Advisers are well placed to pick up new business driven by regulatory changes to the pension system, which could also result in a boom in estate planning specialists, according to Standard Life.
At a briefing on Wednesday, the pensions provider suggested that the personal pensions market could prove lucrative for financial advisers as regulatory changes, such as auto-enrolment, start to take hold.
The provider predicted that while the market was likely to shrink due to the changes introduced by the Retail Distribution Review (RDR), advisers would benefit from the introduction of auto-enrolment - with millions starting a pension for the first time - and the continued development of at-retirement products, such as flexible drawdown.
Standard Life head of customer income solutions Alastair Black said: "Pension reform will lead to a lot of new savers in the future with substantial pension pots.
"There are so many choices at retirement these consumers will absolutely need financial advice.
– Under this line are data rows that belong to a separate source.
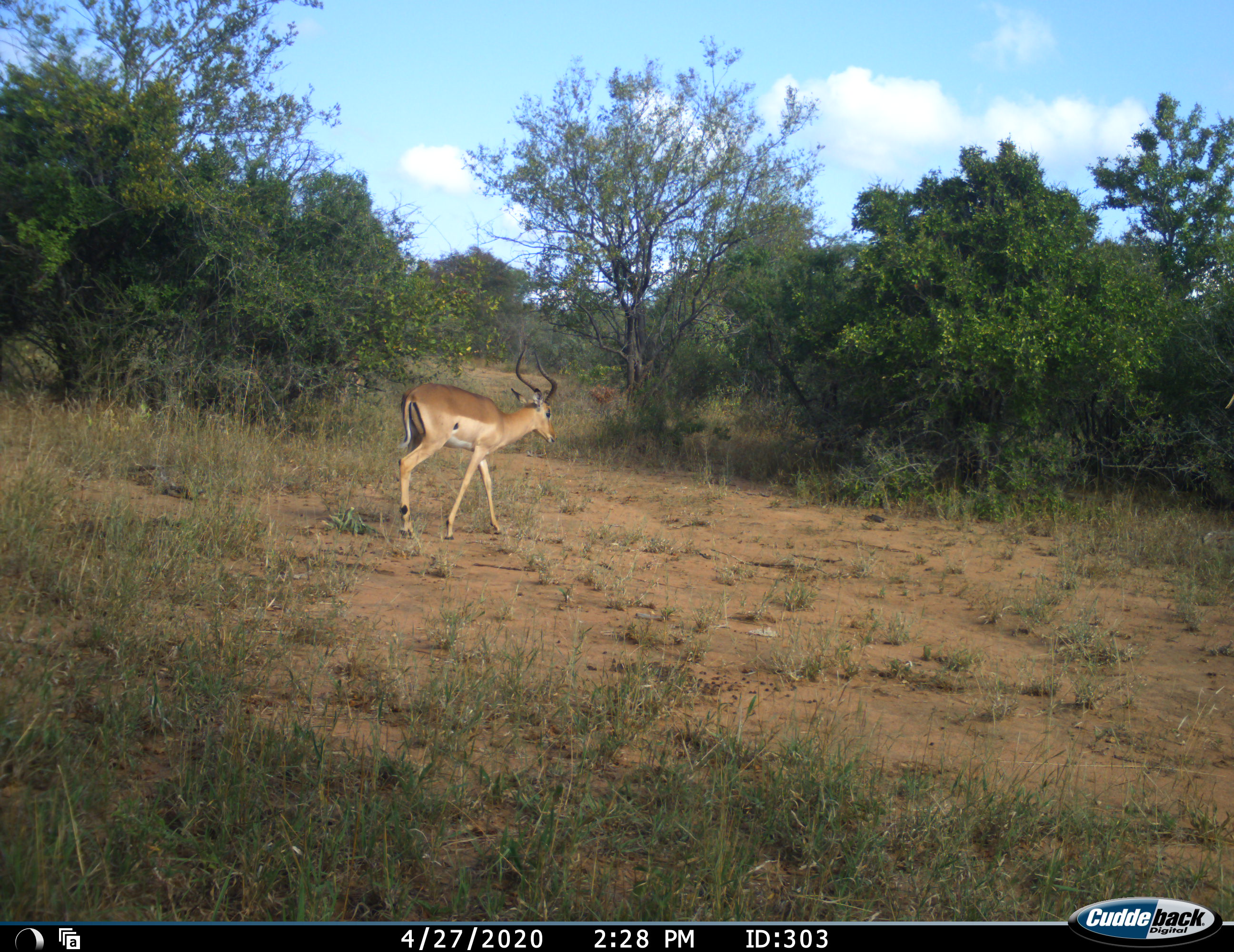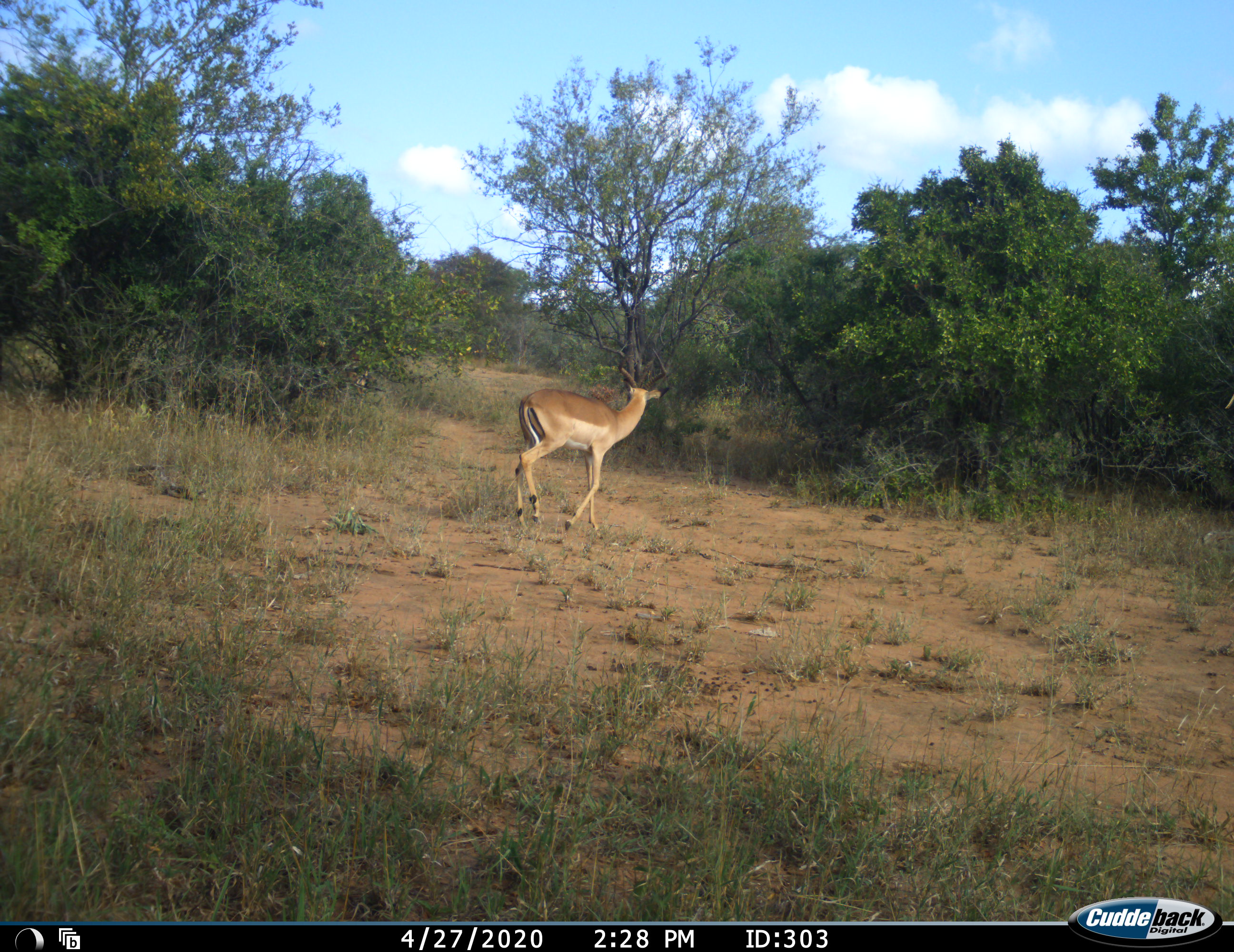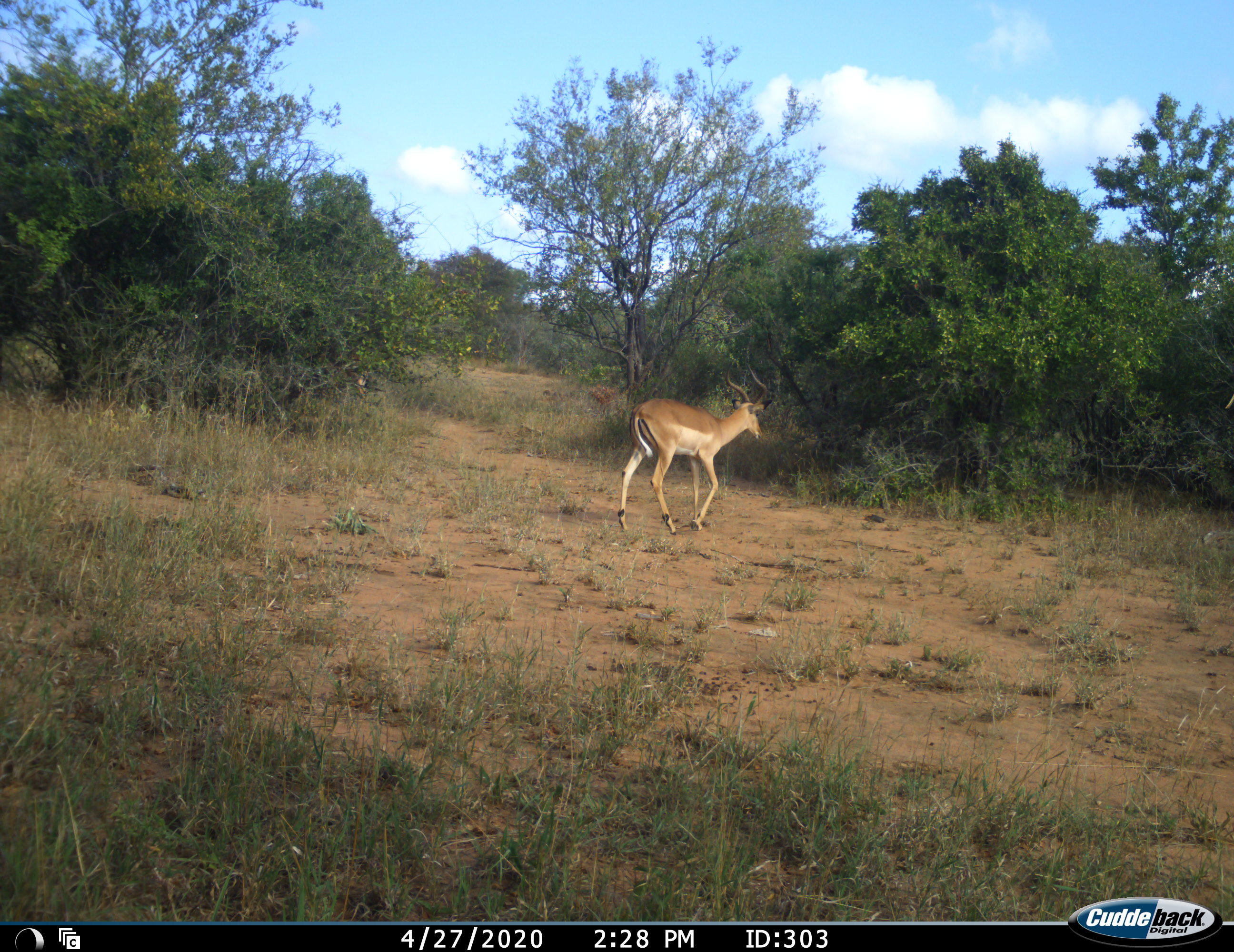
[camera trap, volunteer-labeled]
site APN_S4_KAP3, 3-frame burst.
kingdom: Animalia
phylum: Chordata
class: Mammalia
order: Artiodactyla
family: Bovidae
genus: Aepyceros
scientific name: Aepyceros melampus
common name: impala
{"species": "impala (Aepyceros melampus)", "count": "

We see planning at retirement as an enormous growth area for advice."
Most pension savers will be looking for advice later on in life or at the point of retiring, the firm predicted, citing figures that suggest that up to 60% of customer-adviser relationships will be new at point of retirement.
They will be faced with a range of new flexible products, however research shows that customers will struggle to make well-informed decisions.
This could open up new fields of specialisms for adviser businesses in inheritance estate planning.
Standard Life figures showed that 54% of people surveyed as part of the firm's customer research in May 2013 did not know whether their will controlled how their pension was passed on; 47% had not completed expression of wishes forms; and 95% wanted to have control over the decision about who inherits their pension.
Head of customer wealth transfer Julie Hutchinson: "It's not so much about inheritance tax planning anymore, now it's about helping clients take control of who inherits their estate and when.
"The new regulation created a great opportunity for advisers to stay in touch with their clients after the age of 75 and for the longer term, as advisers can continue their involvement with the family even when the first client dies.
"It's longer-term financial planning for families basically."